Thank you to Nancy Hurrell, our guest writer for this month’s Library Blog post.

‘Egan, the harp-maker, most anxious that I should judge the power of his improved Irish harps – sent his son with one – the Chaise at the door at ½ past three, and some beautiful Irish airs played to me during my last moments […]’ – Thomas Moore

This debut of Egan’s Irish harp on 17 October 1821 was part of Moore’s busy final day in Dublin, along with sitting for a portrait, shopping for a tabbinet (cloth) for Bessy and dining in Howth that evening prior to his return journey to England.[1] The harp maker John Egan (fl.1797-1829) had written to Moore months earlier on the ‘perfection’ of his new harp model and according to Moore, ‘begging me to allow him to present me one of his best, as a mark of admiration.’[2] An Irish harp placed in the hands of the Bard of Erin, this celebrated performer in London drawing-rooms, was a case of masterful product placement by Egan. Mutually advantageous to Moore, it was the perfect accessory for the national bard’s public persona, singing his harp-infused lyrics of the Irish Melodies to the chords of the national instrument.

Given request 1: List the activities the blog post says made up Moore's final day in Dublin.
The records have no connection to the blog post.

Given data:
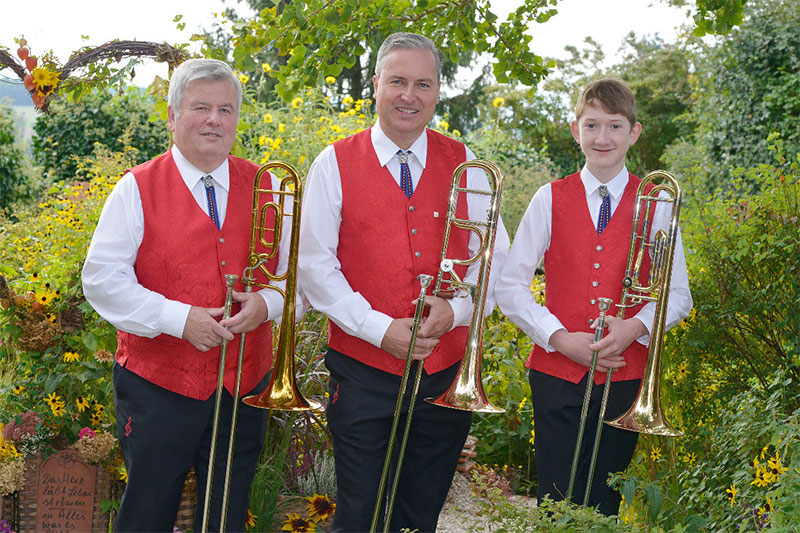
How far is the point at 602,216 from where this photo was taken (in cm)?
308

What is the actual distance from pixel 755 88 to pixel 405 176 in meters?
7.57

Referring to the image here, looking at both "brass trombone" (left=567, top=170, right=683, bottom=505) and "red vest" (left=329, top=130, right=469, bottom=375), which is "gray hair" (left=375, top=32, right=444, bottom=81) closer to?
"red vest" (left=329, top=130, right=469, bottom=375)

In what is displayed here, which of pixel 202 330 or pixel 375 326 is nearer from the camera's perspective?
pixel 202 330

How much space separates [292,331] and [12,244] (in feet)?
12.2

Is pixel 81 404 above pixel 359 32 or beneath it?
beneath

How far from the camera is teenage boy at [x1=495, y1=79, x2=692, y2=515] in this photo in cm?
301

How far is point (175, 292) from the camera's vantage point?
2719mm

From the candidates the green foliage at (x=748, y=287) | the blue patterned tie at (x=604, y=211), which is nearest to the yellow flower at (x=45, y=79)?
the blue patterned tie at (x=604, y=211)

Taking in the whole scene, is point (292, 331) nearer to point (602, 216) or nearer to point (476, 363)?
point (476, 363)

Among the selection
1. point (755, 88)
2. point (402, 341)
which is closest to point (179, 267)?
point (402, 341)

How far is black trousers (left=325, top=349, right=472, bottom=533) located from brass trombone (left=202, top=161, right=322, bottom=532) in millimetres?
153

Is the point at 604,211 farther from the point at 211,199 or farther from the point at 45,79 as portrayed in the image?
the point at 45,79

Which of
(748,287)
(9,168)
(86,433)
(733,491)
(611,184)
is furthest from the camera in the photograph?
(9,168)

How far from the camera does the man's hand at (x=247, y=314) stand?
2689mm
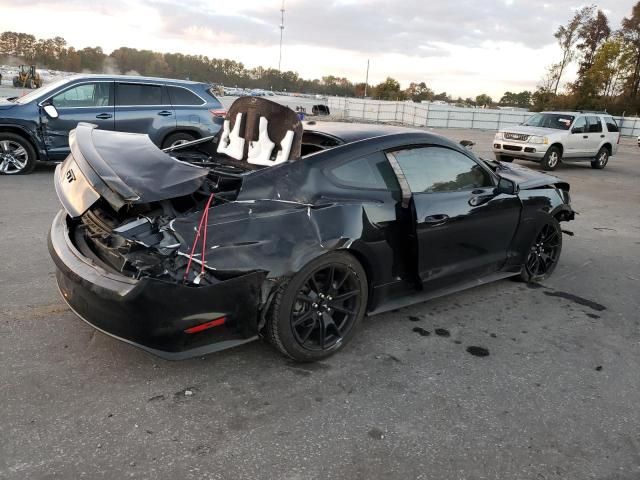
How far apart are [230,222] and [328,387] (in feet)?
3.79

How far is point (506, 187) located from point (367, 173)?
1563mm

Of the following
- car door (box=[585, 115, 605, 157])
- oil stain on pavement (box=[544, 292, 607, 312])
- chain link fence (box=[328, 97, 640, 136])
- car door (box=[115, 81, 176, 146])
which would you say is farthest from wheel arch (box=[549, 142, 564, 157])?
chain link fence (box=[328, 97, 640, 136])

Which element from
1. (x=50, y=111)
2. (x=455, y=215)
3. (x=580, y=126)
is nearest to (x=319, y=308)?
(x=455, y=215)

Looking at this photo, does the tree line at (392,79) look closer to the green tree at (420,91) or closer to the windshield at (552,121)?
the green tree at (420,91)

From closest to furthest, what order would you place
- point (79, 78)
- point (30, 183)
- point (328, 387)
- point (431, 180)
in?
point (328, 387)
point (431, 180)
point (30, 183)
point (79, 78)

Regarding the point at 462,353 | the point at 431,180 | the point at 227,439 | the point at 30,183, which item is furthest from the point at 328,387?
the point at 30,183

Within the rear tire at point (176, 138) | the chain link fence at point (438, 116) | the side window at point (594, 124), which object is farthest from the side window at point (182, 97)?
the chain link fence at point (438, 116)

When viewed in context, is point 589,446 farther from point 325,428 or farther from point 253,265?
point 253,265

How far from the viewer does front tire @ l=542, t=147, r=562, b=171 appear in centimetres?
1509

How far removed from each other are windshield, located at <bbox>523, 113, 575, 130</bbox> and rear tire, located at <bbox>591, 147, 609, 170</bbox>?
203 cm

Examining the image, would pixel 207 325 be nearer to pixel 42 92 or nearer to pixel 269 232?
pixel 269 232

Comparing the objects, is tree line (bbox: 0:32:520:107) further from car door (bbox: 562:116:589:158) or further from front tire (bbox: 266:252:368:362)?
front tire (bbox: 266:252:368:362)

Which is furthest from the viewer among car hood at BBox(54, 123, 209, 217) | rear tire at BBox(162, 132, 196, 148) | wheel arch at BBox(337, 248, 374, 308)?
rear tire at BBox(162, 132, 196, 148)

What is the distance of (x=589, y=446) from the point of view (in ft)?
9.18
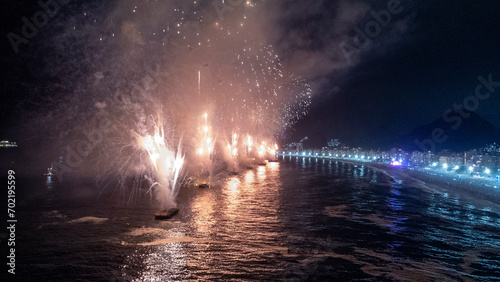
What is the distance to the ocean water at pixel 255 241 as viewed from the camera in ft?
41.4

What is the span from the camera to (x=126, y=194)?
3400 centimetres

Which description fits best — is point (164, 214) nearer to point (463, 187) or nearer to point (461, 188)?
point (463, 187)

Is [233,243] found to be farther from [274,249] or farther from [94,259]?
[94,259]

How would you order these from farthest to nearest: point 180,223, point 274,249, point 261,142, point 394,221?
1. point 261,142
2. point 394,221
3. point 180,223
4. point 274,249

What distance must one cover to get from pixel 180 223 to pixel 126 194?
53.3 feet

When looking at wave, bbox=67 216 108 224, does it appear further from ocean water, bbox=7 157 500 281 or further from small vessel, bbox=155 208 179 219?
small vessel, bbox=155 208 179 219

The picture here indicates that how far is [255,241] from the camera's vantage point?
16516 millimetres

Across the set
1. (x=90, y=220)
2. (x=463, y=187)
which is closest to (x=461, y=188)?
(x=463, y=187)

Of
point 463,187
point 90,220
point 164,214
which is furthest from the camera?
point 463,187

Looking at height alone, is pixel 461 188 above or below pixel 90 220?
above

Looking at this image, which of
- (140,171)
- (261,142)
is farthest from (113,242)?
(261,142)

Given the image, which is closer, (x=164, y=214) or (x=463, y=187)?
(x=164, y=214)

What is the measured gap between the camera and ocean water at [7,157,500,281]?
41.4ft

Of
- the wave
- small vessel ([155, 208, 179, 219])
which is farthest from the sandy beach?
the wave
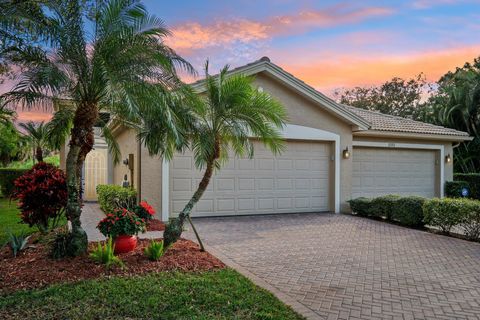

Given request 2: Rewrite the records starting at the line that contains "Which element from" and ending at the line that contains "3400 centimetres", replacing "camera" with "photographer" and changing nothing else. Leave the pictures out of your answer.

Right answer 1:
- Hearing Irish airs played on Egan's harp
- Sitting for a portrait
- Shopping for a tabbinet (cloth) for Bessy
- Dining in Howth that evening

Right answer 2:
Which element from
1. (x=50, y=111)
2. (x=455, y=215)
3. (x=580, y=126)
is nearest to (x=319, y=308)?
(x=455, y=215)

Looking at this photo, does the tree line at (392,79) look closer to the green tree at (420,91) or closer to the windshield at (552,121)?
the green tree at (420,91)

From closest to furthest, what order would you place
- point (79, 78)
- point (30, 183)
- point (328, 387)
- point (431, 180)
in?
point (328, 387)
point (431, 180)
point (30, 183)
point (79, 78)

Regarding the point at 462,353 | the point at 431,180 | the point at 227,439 | the point at 30,183, which item is furthest from the point at 328,387?
the point at 30,183

Within the rear tire at point (176, 138) | the chain link fence at point (438, 116) | the side window at point (594, 124), which object is farthest from the side window at point (182, 97)?
the chain link fence at point (438, 116)

When viewed in context, is point 589,446 farther from point 325,428 or farther from point 253,265?
point 253,265

How far from the viewer does front tire @ l=542, t=147, r=562, b=171 appear in centimetres?
1509

How far removed from each other are windshield, located at <bbox>523, 113, 575, 130</bbox> and rear tire, located at <bbox>591, 147, 609, 170</bbox>?
203 cm

Examining the image, would pixel 207 325 be nearer to pixel 42 92 or nearer to pixel 269 232?
pixel 269 232

Comparing the objects, is tree line (bbox: 0:32:520:107) further from car door (bbox: 562:116:589:158) or further from front tire (bbox: 266:252:368:362)?
front tire (bbox: 266:252:368:362)

Which is furthest from the viewer among car hood at BBox(54, 123, 209, 217) | rear tire at BBox(162, 132, 196, 148) | wheel arch at BBox(337, 248, 374, 308)?
rear tire at BBox(162, 132, 196, 148)

What is the distance of (x=589, y=446) from the point of view (in ft)?
9.18
What is the distance to the ocean water at pixel 255 241 as viewed from the photographer in ft?
41.4

What is the span from the photographer to (x=126, y=194)?
3400 centimetres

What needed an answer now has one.